改訂新版 世界大百科事典 「アレタス」の意味・わかりやすい解説
アレタス
Arethas
生没年:860ころ-932以後
ビザンティンの聖職者,古典学者。ギリシアのパトライに生まれ,907年ころカッパドキアのカエサレアの大主教となった。コンスタンティノープルの大主教であり,9世紀ビザンティンにおける古代ギリシア文芸復興に中心的役割を果たしたフォティオスの高弟の一人。アレタスは熱心に古代文人たちの写本を集め,異教・キリスト教の別を問わず,作品注釈を試みた。また彼は名筆家たちに古写本の筆写を委嘱し,その中にはユークリッドの数学書,アレクサンドリアのクレメンスやエウセビオスらのキリスト教護教論,アリステイデスの弁論集,プラトンの対話集などの,現存する最古のビザンティン小文字写本が含まれている。
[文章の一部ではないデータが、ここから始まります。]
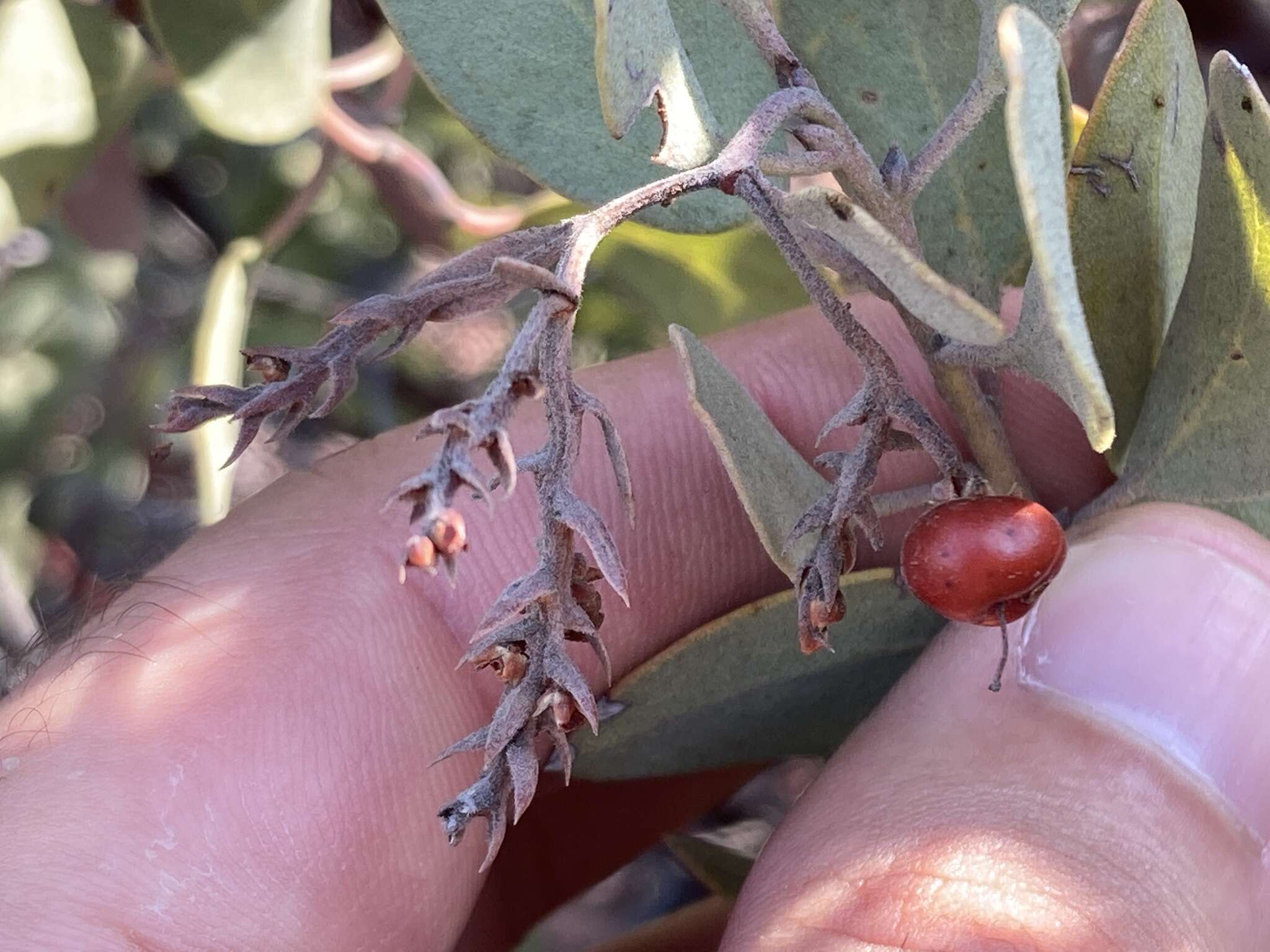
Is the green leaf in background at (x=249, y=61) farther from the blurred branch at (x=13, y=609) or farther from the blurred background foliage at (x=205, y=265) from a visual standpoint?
the blurred branch at (x=13, y=609)

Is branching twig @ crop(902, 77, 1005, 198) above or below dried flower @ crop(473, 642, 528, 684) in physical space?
above

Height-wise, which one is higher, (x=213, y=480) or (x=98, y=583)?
(x=213, y=480)

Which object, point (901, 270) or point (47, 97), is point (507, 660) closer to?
point (901, 270)

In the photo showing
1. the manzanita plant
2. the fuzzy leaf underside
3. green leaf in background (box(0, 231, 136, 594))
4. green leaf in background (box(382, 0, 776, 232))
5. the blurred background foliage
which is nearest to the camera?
the fuzzy leaf underside

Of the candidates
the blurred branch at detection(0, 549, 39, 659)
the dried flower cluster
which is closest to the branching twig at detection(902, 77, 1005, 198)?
the dried flower cluster

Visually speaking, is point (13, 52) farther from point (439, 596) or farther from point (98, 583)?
point (439, 596)

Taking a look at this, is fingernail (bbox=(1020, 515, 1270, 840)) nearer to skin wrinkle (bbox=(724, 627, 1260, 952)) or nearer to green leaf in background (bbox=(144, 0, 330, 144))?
skin wrinkle (bbox=(724, 627, 1260, 952))

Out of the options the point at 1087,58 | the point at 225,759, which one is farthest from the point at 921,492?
the point at 1087,58

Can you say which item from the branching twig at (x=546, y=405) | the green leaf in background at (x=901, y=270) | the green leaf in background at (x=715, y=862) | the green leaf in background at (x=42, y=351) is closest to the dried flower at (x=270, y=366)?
the branching twig at (x=546, y=405)
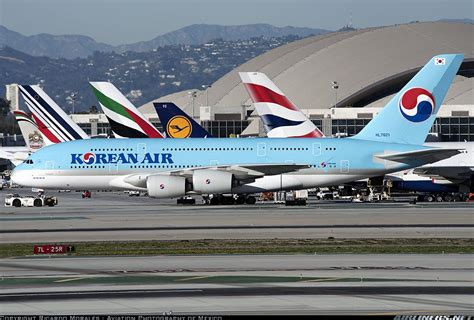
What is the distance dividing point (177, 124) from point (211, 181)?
27678 mm

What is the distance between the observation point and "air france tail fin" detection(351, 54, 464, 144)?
70.9 m

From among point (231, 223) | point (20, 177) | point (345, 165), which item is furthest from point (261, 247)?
point (20, 177)

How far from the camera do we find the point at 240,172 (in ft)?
229

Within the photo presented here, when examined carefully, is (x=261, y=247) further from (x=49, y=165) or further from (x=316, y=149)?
(x=49, y=165)

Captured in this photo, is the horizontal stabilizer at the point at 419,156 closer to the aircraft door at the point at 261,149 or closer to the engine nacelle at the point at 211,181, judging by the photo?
the aircraft door at the point at 261,149

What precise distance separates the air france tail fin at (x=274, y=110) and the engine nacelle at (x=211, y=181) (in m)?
17.2

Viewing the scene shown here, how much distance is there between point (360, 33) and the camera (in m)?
164

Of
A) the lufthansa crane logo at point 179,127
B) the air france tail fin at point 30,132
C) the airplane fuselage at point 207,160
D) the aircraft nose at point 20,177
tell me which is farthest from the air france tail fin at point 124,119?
the air france tail fin at point 30,132

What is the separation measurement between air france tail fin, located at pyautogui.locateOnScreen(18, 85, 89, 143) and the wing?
95.2 ft

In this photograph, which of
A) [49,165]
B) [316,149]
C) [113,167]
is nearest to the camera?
[316,149]

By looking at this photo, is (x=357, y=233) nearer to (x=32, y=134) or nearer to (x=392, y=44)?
(x=32, y=134)

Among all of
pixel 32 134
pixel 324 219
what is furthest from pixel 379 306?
pixel 32 134

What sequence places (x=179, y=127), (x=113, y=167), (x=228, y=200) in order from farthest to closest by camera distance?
(x=179, y=127)
(x=228, y=200)
(x=113, y=167)

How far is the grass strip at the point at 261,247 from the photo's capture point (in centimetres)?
3981
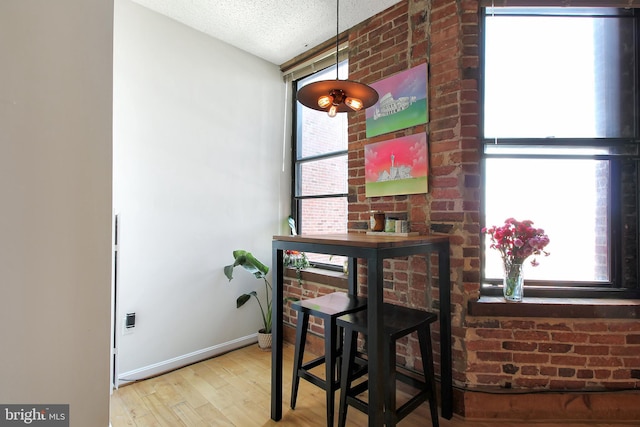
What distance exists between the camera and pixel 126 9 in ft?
7.38

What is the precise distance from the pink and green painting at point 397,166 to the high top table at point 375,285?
18.9 inches

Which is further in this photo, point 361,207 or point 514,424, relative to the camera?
point 361,207

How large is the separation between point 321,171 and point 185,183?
1.28 metres

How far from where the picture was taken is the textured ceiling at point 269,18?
2293 millimetres

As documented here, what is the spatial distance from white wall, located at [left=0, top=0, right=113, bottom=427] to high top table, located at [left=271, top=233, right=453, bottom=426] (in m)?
0.86

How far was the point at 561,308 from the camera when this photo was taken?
1803mm

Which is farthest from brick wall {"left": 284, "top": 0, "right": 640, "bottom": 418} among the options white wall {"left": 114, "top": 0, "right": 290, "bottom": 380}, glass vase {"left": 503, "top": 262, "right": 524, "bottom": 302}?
white wall {"left": 114, "top": 0, "right": 290, "bottom": 380}

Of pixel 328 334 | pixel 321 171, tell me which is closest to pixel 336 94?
pixel 328 334

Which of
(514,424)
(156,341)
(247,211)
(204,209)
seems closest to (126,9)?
(204,209)

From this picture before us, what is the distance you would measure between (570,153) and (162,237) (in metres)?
3.00

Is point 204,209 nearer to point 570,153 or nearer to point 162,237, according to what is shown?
point 162,237

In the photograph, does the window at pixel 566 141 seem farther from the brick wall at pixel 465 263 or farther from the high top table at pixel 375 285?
the high top table at pixel 375 285

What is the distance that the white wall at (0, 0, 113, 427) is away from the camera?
4.07 feet

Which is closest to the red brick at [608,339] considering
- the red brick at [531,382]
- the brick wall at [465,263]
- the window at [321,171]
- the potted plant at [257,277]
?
the brick wall at [465,263]
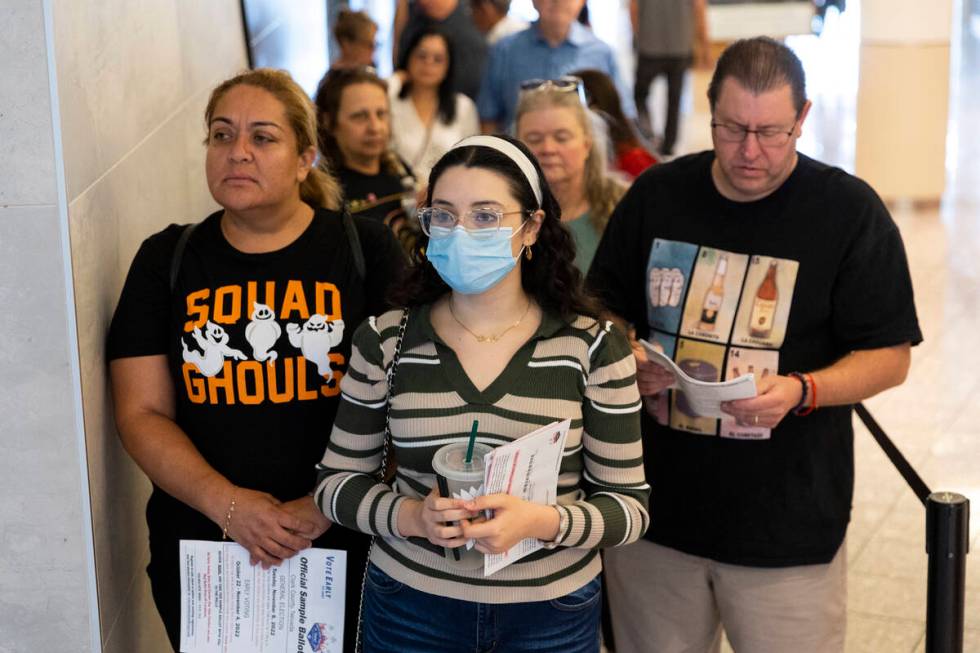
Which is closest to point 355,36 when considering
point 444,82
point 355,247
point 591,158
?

現在オックスフォードのボドリー図書館収蔵のプラトン写本はアレタスの命により能筆家ヨハネスが895年11月に完成したものであるが,これを1801年クラークE.D.Clarkeがパトモスの僧院で発見してイギリスにもたらした。アレタスの碑詩3編は《ギリシア詞華集》の中に含まれている。